Records supplied>
———
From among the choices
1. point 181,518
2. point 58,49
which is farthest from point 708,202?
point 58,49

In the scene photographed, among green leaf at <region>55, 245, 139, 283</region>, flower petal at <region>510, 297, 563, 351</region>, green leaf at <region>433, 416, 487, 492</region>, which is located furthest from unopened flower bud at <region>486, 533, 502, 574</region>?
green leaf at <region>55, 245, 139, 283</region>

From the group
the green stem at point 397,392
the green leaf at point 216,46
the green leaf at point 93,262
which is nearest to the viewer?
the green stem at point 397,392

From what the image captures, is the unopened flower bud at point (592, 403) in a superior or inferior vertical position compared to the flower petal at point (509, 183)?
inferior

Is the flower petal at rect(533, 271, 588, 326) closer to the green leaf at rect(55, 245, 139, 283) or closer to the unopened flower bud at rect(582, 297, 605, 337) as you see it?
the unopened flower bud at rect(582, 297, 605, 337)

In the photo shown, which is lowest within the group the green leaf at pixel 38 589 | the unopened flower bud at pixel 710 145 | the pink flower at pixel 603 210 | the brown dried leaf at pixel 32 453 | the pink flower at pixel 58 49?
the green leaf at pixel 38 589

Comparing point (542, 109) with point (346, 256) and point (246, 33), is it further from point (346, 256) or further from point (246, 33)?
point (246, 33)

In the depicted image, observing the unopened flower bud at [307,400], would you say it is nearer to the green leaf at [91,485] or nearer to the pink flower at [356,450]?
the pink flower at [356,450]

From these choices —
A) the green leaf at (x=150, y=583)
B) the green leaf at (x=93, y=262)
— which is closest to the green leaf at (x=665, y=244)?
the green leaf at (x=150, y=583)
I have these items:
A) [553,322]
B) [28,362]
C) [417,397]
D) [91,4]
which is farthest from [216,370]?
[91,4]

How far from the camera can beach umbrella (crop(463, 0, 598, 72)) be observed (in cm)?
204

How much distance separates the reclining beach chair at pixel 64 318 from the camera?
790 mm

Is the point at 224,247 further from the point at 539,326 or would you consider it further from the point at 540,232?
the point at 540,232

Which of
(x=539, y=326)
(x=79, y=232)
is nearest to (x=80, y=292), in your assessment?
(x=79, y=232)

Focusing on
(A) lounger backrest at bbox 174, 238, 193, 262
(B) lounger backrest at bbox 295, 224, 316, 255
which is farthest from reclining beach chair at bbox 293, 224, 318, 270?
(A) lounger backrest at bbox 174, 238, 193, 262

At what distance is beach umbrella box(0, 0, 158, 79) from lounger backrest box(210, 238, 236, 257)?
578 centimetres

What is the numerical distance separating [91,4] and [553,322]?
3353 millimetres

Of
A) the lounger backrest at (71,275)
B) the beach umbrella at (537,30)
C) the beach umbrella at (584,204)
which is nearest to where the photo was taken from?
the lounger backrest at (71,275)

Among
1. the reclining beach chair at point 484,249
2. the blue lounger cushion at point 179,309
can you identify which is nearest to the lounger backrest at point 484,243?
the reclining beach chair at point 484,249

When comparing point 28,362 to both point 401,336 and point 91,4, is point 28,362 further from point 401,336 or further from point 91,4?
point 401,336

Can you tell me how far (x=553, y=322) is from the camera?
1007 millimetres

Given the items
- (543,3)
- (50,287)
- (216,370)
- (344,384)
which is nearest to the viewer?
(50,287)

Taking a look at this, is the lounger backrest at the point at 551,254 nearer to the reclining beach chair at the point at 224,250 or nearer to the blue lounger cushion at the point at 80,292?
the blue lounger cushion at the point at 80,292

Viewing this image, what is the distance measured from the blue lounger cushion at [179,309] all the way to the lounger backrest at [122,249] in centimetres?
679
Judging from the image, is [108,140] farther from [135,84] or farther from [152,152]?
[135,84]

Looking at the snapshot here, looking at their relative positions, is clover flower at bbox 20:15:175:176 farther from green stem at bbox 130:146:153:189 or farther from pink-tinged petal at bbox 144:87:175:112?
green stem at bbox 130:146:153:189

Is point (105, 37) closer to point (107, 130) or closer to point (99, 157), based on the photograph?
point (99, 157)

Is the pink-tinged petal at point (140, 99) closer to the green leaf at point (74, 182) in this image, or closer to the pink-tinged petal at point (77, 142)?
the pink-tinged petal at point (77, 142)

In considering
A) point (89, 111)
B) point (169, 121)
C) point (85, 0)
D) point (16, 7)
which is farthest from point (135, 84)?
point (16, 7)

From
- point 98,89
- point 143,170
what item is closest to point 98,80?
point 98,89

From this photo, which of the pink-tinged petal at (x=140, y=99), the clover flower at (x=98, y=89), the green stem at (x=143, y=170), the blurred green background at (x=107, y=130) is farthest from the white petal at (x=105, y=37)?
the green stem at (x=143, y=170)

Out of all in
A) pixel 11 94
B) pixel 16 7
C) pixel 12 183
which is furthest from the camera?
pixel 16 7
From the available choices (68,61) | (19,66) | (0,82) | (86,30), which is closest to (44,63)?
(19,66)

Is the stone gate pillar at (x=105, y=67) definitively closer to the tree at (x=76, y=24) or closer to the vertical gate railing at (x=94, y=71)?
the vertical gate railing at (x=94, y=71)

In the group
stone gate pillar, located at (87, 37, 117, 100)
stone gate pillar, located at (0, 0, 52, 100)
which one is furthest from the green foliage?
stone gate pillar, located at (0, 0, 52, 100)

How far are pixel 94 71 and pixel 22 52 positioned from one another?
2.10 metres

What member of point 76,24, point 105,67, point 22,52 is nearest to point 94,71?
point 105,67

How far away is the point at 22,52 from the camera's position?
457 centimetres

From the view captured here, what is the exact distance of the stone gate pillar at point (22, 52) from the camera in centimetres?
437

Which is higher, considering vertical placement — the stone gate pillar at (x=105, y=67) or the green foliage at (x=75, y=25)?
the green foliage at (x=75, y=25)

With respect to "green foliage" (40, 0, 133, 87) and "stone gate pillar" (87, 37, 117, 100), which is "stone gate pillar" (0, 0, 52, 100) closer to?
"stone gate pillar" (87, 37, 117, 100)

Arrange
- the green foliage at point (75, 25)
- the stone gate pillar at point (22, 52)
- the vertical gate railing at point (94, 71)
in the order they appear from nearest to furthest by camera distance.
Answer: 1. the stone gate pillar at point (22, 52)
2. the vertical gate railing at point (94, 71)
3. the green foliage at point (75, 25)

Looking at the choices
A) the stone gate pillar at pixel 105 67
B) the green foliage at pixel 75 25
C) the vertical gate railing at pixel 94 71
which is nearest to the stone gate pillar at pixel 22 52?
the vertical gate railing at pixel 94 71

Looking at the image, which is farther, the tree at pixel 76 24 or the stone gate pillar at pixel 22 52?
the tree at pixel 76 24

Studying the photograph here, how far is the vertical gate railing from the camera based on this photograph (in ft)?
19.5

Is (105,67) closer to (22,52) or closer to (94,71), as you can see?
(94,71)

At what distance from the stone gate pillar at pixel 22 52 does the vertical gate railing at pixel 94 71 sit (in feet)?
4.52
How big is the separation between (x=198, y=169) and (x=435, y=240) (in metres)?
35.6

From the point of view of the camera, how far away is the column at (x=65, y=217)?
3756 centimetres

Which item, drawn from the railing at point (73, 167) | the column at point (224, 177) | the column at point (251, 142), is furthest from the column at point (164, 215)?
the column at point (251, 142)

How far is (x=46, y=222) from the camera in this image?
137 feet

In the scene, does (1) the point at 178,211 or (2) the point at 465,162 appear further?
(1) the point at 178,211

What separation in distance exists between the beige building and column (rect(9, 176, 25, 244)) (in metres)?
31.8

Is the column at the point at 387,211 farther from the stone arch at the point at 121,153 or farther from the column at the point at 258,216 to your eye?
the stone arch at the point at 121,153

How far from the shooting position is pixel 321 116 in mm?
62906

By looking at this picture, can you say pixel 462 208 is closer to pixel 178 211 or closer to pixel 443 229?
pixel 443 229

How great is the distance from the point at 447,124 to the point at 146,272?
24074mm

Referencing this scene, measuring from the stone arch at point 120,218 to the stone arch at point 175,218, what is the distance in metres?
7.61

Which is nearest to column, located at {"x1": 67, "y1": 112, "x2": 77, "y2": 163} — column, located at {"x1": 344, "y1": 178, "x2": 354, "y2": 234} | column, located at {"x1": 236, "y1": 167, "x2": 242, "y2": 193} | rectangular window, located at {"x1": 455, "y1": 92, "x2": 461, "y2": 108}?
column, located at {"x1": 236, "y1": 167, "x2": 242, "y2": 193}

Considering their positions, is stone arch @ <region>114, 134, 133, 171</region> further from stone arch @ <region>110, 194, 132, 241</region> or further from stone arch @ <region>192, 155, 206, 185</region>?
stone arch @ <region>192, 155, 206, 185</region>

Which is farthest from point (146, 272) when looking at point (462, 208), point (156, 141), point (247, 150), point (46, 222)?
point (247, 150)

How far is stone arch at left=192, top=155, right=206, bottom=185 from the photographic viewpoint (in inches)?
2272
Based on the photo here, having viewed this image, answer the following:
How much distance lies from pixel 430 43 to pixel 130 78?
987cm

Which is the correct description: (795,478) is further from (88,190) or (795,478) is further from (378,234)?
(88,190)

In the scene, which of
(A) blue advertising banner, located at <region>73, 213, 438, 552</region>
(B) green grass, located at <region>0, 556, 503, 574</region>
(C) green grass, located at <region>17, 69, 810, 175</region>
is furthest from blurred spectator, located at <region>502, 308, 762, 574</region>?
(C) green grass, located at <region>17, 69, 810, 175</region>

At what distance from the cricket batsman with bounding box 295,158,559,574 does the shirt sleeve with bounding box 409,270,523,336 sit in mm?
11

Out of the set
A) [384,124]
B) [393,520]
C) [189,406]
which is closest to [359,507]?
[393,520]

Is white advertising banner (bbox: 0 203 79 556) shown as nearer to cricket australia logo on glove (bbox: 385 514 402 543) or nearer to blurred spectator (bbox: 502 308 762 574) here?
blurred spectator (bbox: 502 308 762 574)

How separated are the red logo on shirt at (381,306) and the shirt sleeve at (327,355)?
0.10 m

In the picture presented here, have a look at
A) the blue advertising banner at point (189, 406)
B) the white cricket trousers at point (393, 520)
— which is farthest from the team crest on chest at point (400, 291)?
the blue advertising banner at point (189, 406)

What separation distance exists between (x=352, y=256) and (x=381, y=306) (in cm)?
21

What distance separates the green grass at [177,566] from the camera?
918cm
———
Set problem> Copy out everything from the line containing "What separation distance" down to the end of the rows, keeping each line unchanged.

Task output>
What separation distance exists between (x=352, y=256) and (x=381, y=306) (in cm)?
21

What distance separates the green grass at [177,566] from the camera?
918cm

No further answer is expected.